Show HN: We fingerprinted 178 AI models' writing styles and similarity clusters
TL;DR Highlight
This study measured the similarity of writing styles of 178 AI models by analyzing them in 32 dimensions, and found that even among models with significant price differences, over 78% similar writing patterns were discovered.
Who Should Read
Developers who are 고민 중인 which AI model to use, or ML engineers researching AI-generated text detection or model selection criteria.
Core Mechanics
- The writing styles of a total of 178 AI models were quantified into 32 dimensions and their similarities were measured and clustered.
- The analysis revealed cases where models with very large price differences had over 78% overlap in writing style. For example, Gemini 2.5 Flash Lite Preview 06-17 and Claude 3 Opus recorded a similarity of 78.2%.
- The research team argued that 'using a cheaper model with the same writing style as an expensive model is equivalent to only paying for the brand.'
- Cluster analysis suggests clues as to whether a model borrowed parameters from another model or underwent a distillation process (a technique for transferring knowledge from a large model to a smaller one).
- The original website is blocked by Vercel security checkpoints, making direct verification difficult, but key claims and some methodologies of the study have been shared through community comments.
- Discussions also arose regarding whether unique patterns appearing in the writing of models (e.g., the use of '--' symbols) are natural byproducts of the RL (reinforcement learning) process, or intentionally inserted watermarks.
Evidence
- There was strong opposition to the claim that models could be substituted simply because their writing styles are similar. Users who have actually used several models pointed out that 'even if the styles are similar, there is a clear difference in their ability to understand my intentions, and the real cost is intelligence, not writing style.'
- Doubts about the reliability of the methodology were also raised. It is unclear whether the 32 dimensions used were derived through principal component analysis (PCA) or arbitrarily selected, and the criterion of '75% similarity = same writing' was criticized as being arbitrary and without justification. There were also criticisms that there was a lack of linguistic theoretical basis.
- The lack of disclosure of prompts and actual response content was criticized for making it impossible to verify the numbers. There was an opinion that 'benchmarks should show both prompts and responses to be meaningful, but without them, it's just numbers.'
- Interesting speculation emerged about whether the frequent appearance of unique symbols like '--' when using Claude or ChatGPT is a byproduct of RL training, or an intentional fingerprint to prevent AI-generated text from being re-introduced into the training data (model collapse).

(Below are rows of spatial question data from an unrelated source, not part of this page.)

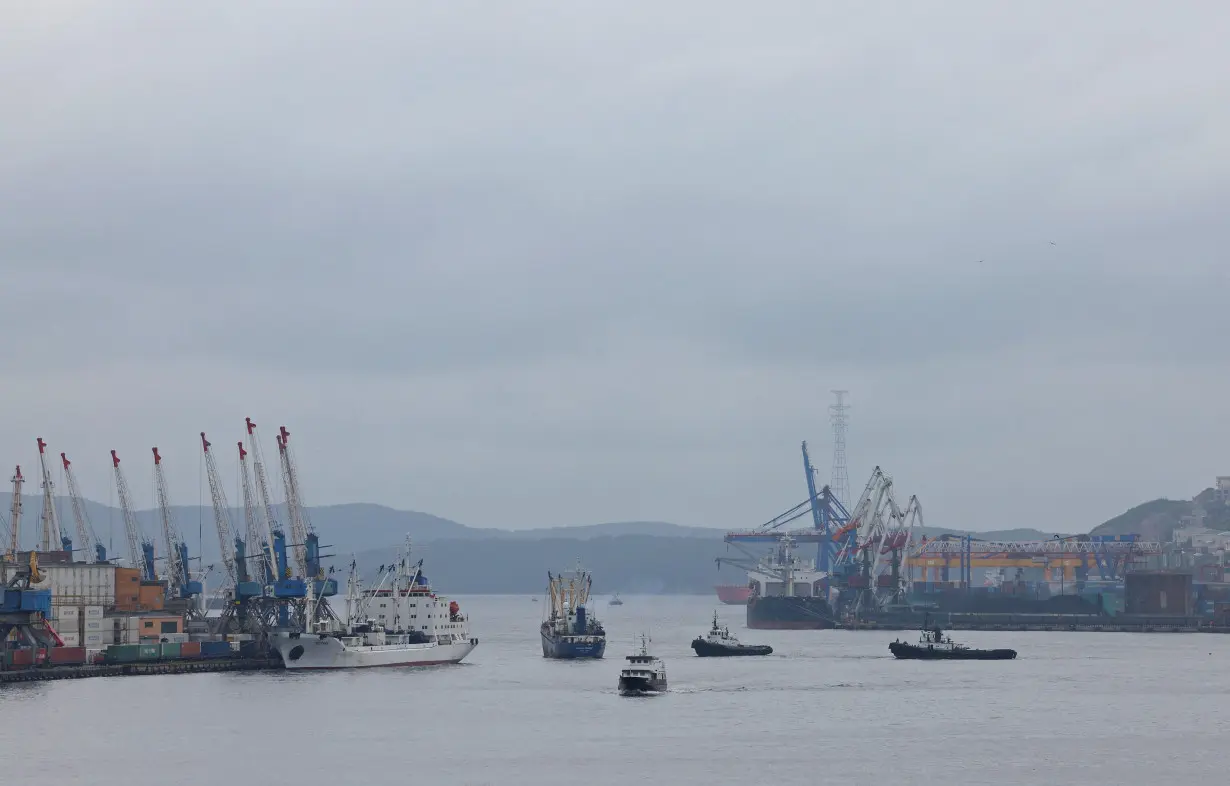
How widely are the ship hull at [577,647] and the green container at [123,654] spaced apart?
107 ft

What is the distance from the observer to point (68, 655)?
111 m

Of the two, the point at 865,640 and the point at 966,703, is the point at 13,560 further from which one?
the point at 865,640

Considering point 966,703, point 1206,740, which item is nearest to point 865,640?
point 966,703

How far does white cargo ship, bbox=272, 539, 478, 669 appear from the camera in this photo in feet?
386

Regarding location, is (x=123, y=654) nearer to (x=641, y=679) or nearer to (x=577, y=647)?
(x=577, y=647)

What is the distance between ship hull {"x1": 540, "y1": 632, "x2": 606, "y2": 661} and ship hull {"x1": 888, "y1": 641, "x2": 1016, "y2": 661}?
2574 cm

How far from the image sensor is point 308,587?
12669cm

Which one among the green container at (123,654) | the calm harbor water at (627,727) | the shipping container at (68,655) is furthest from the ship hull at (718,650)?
the shipping container at (68,655)

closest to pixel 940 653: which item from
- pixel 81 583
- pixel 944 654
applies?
pixel 944 654

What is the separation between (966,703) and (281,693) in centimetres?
4127

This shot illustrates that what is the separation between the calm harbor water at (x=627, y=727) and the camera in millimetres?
66750

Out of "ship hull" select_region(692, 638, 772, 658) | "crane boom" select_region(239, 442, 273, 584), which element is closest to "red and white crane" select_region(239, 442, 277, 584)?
"crane boom" select_region(239, 442, 273, 584)

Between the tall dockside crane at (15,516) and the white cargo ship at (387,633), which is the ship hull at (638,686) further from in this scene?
Answer: the tall dockside crane at (15,516)

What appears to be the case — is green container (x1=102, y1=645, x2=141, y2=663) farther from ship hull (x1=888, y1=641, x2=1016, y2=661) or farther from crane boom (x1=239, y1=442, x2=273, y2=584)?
ship hull (x1=888, y1=641, x2=1016, y2=661)
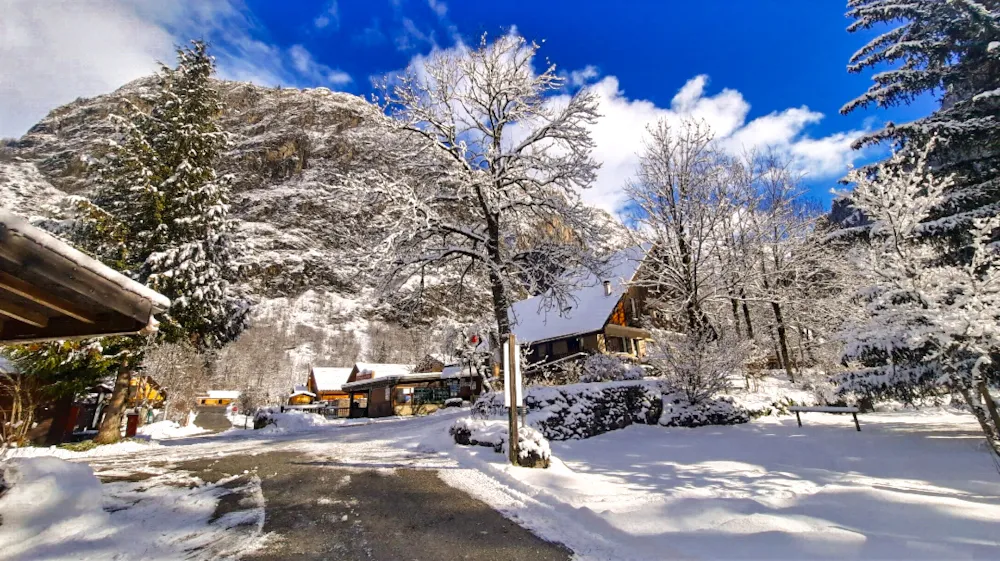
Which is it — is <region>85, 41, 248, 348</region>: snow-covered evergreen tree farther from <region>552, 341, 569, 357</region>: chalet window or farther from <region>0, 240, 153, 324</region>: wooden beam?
<region>552, 341, 569, 357</region>: chalet window

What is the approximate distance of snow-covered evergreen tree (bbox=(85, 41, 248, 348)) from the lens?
15766 mm

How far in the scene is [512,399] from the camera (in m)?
8.30

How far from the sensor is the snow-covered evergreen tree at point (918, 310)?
21.0ft

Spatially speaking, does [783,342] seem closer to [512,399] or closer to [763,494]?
[763,494]

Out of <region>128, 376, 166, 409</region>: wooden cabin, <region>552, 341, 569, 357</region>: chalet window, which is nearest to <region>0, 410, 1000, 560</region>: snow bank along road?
<region>552, 341, 569, 357</region>: chalet window

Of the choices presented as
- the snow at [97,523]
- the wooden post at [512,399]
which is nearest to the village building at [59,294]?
the snow at [97,523]

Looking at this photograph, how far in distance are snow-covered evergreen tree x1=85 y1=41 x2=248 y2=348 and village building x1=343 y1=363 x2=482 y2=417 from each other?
19.1 meters

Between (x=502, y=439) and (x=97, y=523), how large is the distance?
6.59 metres

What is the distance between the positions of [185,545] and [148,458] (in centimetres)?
976

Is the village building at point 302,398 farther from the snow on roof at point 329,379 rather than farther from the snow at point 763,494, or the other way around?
the snow at point 763,494

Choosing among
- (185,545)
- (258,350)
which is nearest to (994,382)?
(185,545)

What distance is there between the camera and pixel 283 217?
165 m

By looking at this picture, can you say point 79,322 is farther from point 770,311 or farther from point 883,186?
point 770,311

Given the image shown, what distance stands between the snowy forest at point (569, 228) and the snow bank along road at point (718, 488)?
155 cm
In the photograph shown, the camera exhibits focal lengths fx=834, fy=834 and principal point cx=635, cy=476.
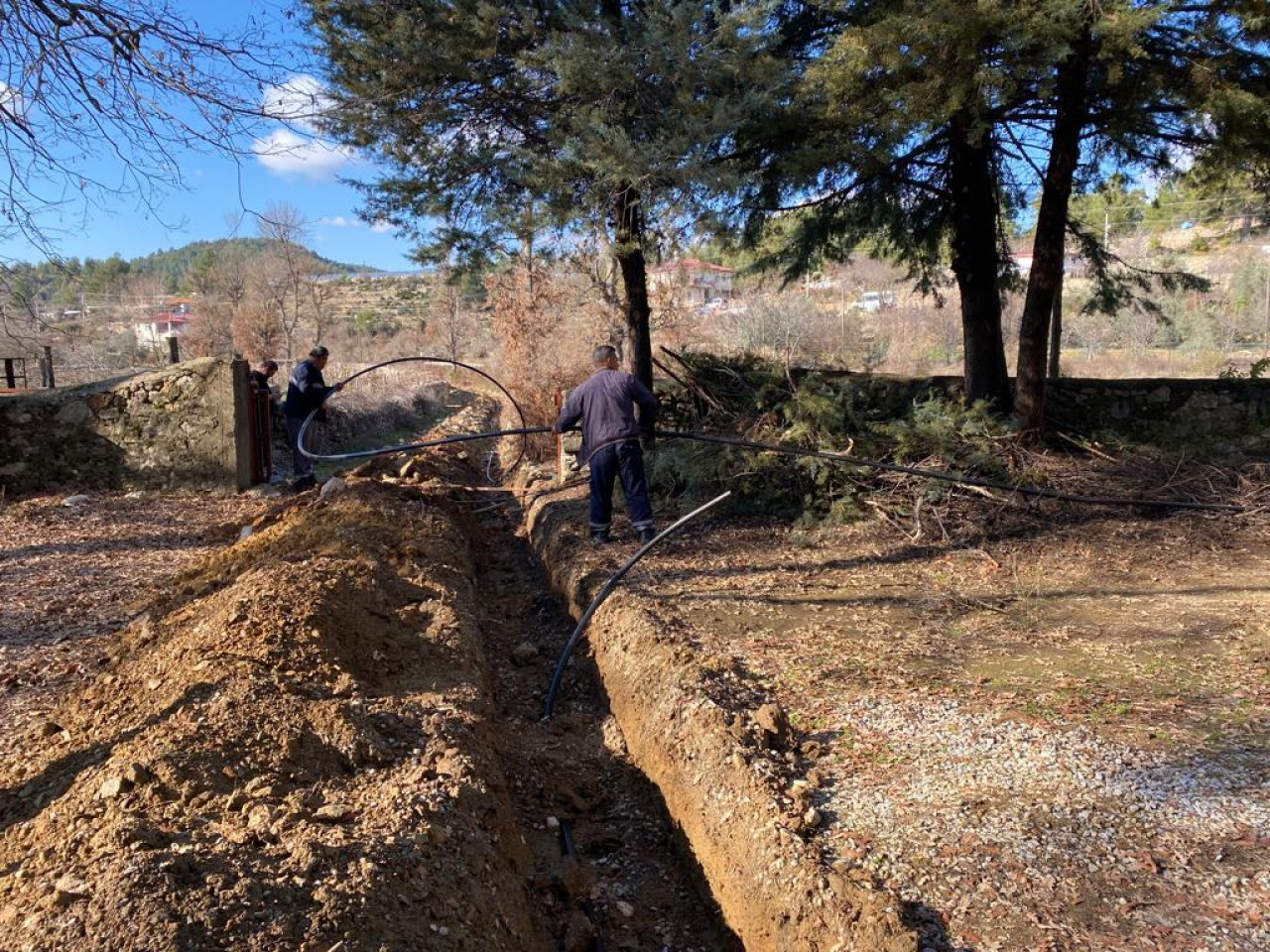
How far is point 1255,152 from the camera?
6543 millimetres

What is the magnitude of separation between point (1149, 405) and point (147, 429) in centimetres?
1154

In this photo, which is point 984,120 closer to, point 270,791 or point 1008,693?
point 1008,693

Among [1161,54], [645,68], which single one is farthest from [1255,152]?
[645,68]

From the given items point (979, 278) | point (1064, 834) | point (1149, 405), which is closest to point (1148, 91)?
point (979, 278)

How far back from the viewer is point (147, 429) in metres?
9.62

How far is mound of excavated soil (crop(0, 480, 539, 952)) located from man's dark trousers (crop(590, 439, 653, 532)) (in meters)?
2.33

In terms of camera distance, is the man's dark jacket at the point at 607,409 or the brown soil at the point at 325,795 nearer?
the brown soil at the point at 325,795

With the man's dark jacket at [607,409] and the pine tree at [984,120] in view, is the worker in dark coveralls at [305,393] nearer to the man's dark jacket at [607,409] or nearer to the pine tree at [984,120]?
the man's dark jacket at [607,409]

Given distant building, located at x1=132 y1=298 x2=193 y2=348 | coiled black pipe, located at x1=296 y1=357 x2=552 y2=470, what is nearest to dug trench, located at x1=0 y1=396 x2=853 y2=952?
coiled black pipe, located at x1=296 y1=357 x2=552 y2=470

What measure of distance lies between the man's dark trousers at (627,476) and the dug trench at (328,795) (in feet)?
5.71

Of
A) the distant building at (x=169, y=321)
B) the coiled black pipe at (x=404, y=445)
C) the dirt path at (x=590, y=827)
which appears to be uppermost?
the distant building at (x=169, y=321)

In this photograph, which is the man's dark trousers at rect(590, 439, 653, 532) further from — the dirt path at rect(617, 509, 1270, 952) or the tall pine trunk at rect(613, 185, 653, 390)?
the tall pine trunk at rect(613, 185, 653, 390)

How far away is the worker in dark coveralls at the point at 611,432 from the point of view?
7180 millimetres

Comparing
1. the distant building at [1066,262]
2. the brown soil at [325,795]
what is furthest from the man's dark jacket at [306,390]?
the distant building at [1066,262]
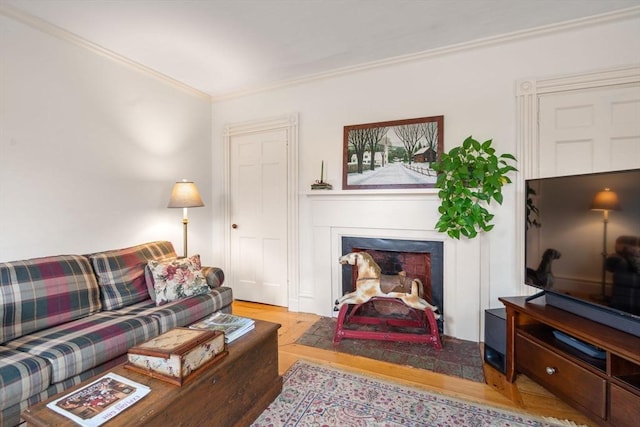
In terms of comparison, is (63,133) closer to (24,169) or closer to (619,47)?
(24,169)

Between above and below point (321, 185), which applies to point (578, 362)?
below

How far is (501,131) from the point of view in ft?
8.14

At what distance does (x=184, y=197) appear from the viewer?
2896 mm

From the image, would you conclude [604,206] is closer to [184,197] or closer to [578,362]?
[578,362]

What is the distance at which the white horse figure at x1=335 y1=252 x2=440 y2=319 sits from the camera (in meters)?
2.36

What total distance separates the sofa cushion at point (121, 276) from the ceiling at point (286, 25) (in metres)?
1.76

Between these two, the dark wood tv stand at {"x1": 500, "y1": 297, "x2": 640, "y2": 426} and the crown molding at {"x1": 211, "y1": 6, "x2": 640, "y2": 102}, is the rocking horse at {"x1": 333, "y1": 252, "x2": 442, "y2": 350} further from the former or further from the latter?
the crown molding at {"x1": 211, "y1": 6, "x2": 640, "y2": 102}

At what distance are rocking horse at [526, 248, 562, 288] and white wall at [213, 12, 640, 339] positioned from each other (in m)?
0.51

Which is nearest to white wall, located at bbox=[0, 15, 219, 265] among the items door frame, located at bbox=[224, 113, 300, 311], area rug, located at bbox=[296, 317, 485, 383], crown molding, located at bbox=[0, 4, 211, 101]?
crown molding, located at bbox=[0, 4, 211, 101]

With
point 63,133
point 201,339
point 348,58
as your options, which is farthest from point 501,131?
point 63,133

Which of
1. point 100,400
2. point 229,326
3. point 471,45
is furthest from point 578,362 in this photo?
point 471,45

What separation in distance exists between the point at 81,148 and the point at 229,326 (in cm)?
203

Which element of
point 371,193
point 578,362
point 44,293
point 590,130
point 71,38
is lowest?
point 578,362

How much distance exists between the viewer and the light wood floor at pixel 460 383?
1.70m
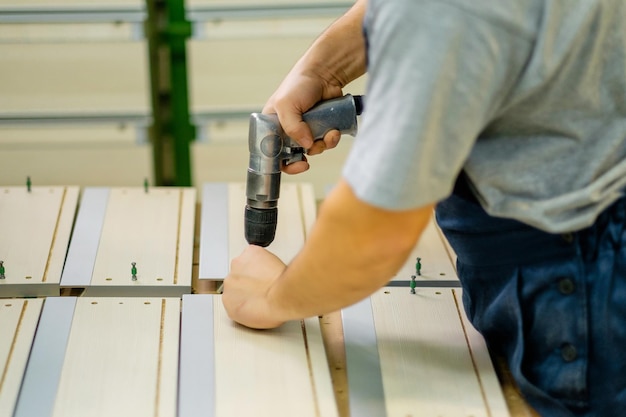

- Experiences comparing several models and comparing the actual frequency of hallucinations were also shared. One user had the personal experience that Gemini lies less than OpenAI or Anthropic paid models, and speculated that this may be due to Google's better training data or higher utilization of RAG (Retrieval-Augmented Generation).
How to Apply
- If you are reviewing several models and cost reduction is your goal, do not decide on a substitute model based solely on writing style similarity, but conduct direct A/B tests on actual tasks (inference, coding, fact retrieval, etc.). Even if the styles are the same, the actual capabilities may differ significantly.
- If you are creating an AI-generated text detection system, you can extract specific writing patterns of a model (repeating symbols, sentence structure, etc.) as features, as in this study, and use them for model fingerprinting.
- If you want to monitor how much the writing style of a model distilled or fine-tuned in your service has changed from the original base model, you can refer to the 32-dimensional style analysis method of this study and build a pipeline to quantify style drift.
- If you need to share model selection decisions within your team, 'writing style similarity' should be just one reference indicator, and it is best to create a comprehensive evaluation table with actual performance (accuracy, hallucination frequency, response speed) and use it as evidence-based decision-making material.
Terminology
fingerprintingA technique for numerically measuring uniquely repeating writing habits or patterns for each model, enabling identification of 'which model wrote this text'.
distillationA technique for training a small model (student) with the knowledge of a large model (teacher) to maintain similar performance while reducing model size.
RLReinforcement Learning. A method of training AI by rewarding good responses and penalizing bad ones. ChatGPT, Claude, and others are adjusted to human preferences in this way.
모델 붕괴A phenomenon in which diversity decreases and specific patterns become stronger as AI-generated text is re-uploaded to the internet and used as training data for the next model.
클러스터A group of models automatically grouped together with similar writing characteristics. Models in the same cluster are likely to have similar training data or training methods.
RAGRetrieval-Augmented Generation. A method in which the model searches external documents or databases in real time when answering. It can utilize the latest information not in the model weights and helps reduce hallucination.